Akin to left-wing social democratic thinking, Griffith-Jones has advocated for faster IMF aid, with fewer strings attached and on a larger scale.
It is perhaps the fiercest promoter of development banking, which offers countries friendlier interest rates and terms for projects and reforms that promote economic development.
This also works as an alternative to market debt that can, due to being subject to external factors, fluctuate strongly, compromising the countries' budgets.
During her time as Boric's adviser, she proposed the creation of a National Development Bank, which would be public, and would have specific development objectives.
Griffith-Jones was included in the list of the 100 most influential economists in the world by the specialized magazine Richtopia.
She was a professor at the University of Sussex and Columbia University before being appointed a member of the Board of the Central Bank of Chile in May 2022, the highest authority body within the autonomous institution.
Griffith-Jones is one of five members with decision-making power over monetary policy and financial regulation.
Mariana Mazzucato
In an October 28 photo shared on social media, Chilean President Gabriel Boric poses with Italian and American economist Mariana Mazzucato.
Boric holds three books, all authored by Mazzucato.
He has read them all.
Professor in the Economics of Innovation and Public Value and Director of the Institute for Innovation and Public Purpose at University College London (UCL) Mazzucato is the guru of left-wing governments in South America.
Her visit in October was not only to Santiago de Chile, but also to Buenos Aires and Bogotá, where she met with the presidents of both countries.
She is considered one of the most influential economists of her generation due to her vision of a capitalism in which the State invests in innovation to generate wealth.
It is not only a matter of the State allowing the private initiative to take risks and innovate, argues the academic, but the State also innovating where the private initiative does not want or cannot.

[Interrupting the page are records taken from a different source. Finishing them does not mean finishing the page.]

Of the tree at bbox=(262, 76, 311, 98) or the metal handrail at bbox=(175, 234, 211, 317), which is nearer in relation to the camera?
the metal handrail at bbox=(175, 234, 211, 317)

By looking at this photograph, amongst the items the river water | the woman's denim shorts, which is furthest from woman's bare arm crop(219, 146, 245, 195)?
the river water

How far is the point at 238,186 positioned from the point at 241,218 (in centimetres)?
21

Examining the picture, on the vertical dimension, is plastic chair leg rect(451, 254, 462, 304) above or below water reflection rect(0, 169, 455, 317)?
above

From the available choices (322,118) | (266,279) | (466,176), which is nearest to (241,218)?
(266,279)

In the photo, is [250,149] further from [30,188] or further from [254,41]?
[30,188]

After his visit to Latin America, Mazzucato wrote in this newspaper that the solution to the problems of poverty, low productivity and dependence on natural resources "demands progressive governance and an emphasis on clear economic objectives," he wrote.
“Governments will need a new narrative that brings innovation-driven growth to the fore.
It is not that Latin American countries need disruptive innovations (like the ones we see in Silicon Valley), but innovation with specific purposes, to solve specific problems, such as the growing digital divide and the increase in greenhouse gas emissions. greenhouse".